Magazyn Dumy Stolicy #53

Pierwszej kolejki nie będziemy wspominać zbyt dobrze. Polonia w Kutnie przegrała. Zapraszamy na MDS, w którym porozmawiamy o tym spotkaniu. Nagranie w rozwinięciu niusa.

fot. dzięki uprzejmości Panoramy Kutna

Author: Kwikster

Barwy moro, ciemny kaptur, Kwik to dziwny bywa stwór, o swej Polonii marzy dzień i noc i w Gwiezdnych Wojen wierzy moc [wierszyk z czasów ogólniaka... niezmiennie na czasie ;)]

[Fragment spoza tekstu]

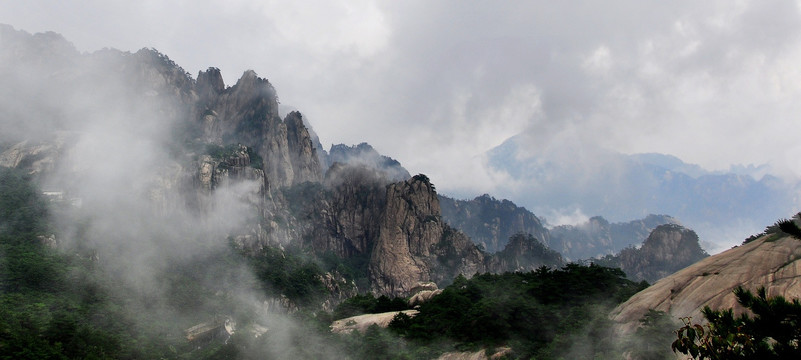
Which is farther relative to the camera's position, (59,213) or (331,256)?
(331,256)

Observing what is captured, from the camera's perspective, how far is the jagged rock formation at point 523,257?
166 meters

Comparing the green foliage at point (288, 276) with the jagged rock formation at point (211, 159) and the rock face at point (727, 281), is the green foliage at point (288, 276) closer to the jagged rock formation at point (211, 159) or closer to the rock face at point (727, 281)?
the jagged rock formation at point (211, 159)

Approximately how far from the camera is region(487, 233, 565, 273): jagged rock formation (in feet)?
545

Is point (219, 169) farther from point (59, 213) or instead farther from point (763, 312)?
point (763, 312)

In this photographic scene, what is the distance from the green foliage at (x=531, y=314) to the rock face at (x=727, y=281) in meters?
4.26

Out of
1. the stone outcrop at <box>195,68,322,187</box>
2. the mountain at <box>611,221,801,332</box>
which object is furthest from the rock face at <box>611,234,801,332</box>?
the stone outcrop at <box>195,68,322,187</box>

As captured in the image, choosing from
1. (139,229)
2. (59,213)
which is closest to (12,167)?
(59,213)

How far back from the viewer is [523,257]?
178000 millimetres

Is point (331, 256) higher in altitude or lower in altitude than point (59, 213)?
lower

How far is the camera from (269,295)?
9425 centimetres

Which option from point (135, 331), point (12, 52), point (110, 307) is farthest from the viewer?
point (12, 52)

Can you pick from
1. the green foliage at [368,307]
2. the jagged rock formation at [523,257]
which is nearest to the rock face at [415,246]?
the jagged rock formation at [523,257]

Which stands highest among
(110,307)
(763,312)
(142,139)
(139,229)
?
(142,139)

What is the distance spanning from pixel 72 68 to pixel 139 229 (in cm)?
9344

2 thoughts on “Magazyn Dumy Stolicy #53

  1. Też popieram. Kuba Sadowski jest wielkim optymistą. Z tą pierwszą ósemką może nie być łatwo. Skąd taki wniosek? Dokładnie przeczytałam wywiad z trenerem. I rzuciło mi się w oczy, że naszemu trenerowi brak jest genu zwycięzcy. Co lubi, to atmosferę stabilizacji i czas na budowę drużyny. Cieszy go stabilizacja na poziomie 3 ligi. Nie widać chęci walki o zwycięstwa. Taki wyłania się obraz naszego trenera. Czy więc ktoś o takiej psychice będzie zdolny zmotywować drużynę do walki o awans? Trenerowi pasuje gra na poziomie 3 ligi, bo to jest gwarancja pracy dla niego. Nie jest bowiem tajemnicą fakt, że do prowadzenia drużyny na poziomie 2 ligi nie ma uprawnień. Wiosną 2017 roku PZPN warunkowo zezwolił mu na dokończenie rundy z zaznaczeniem konieczności zdobycia licencji UEFA PRO. Pan Szymanek słownie potwierdził swoją chęć do dalszej nauki i na tym się skończyło. Brak mu też doświadczenia do uzyskania tej licencji (wymóg kilkuletniego stażu w 1 lub 2 lidze). Drugi raz PZPN nie wyrazi zgody na warunkowe prowadzenie klubu wyżej niż w 3 lidze. Myślę, że tu jest pies pogrzebany. Awans Polonii do 2 ligi oznaczać będzie konieczność zmiany trenera, niezależnie od sympatii p. Nitot. Jasne jest więc dla mnie, że zachodzi konflikt interesów trenera i właściciela. Celem pana Nitot jest awans wyżej, ale to będzie oznaczać dymisję obecnego trenera. Na rękę mu jest strategia powolnego budowania drużyny i tak działa. Będziemy więc stać w miejscu i stabilizować się w 3 lidze. Z taką mentalnością nie ma szans iść w górę. Już niedługo zobaczymy gdzie zmierza Polonia trenera Szymanka. Na nim nie robi wrażenia 5 meczów bez zwycięstwa. A to jest straconych 15 pkt.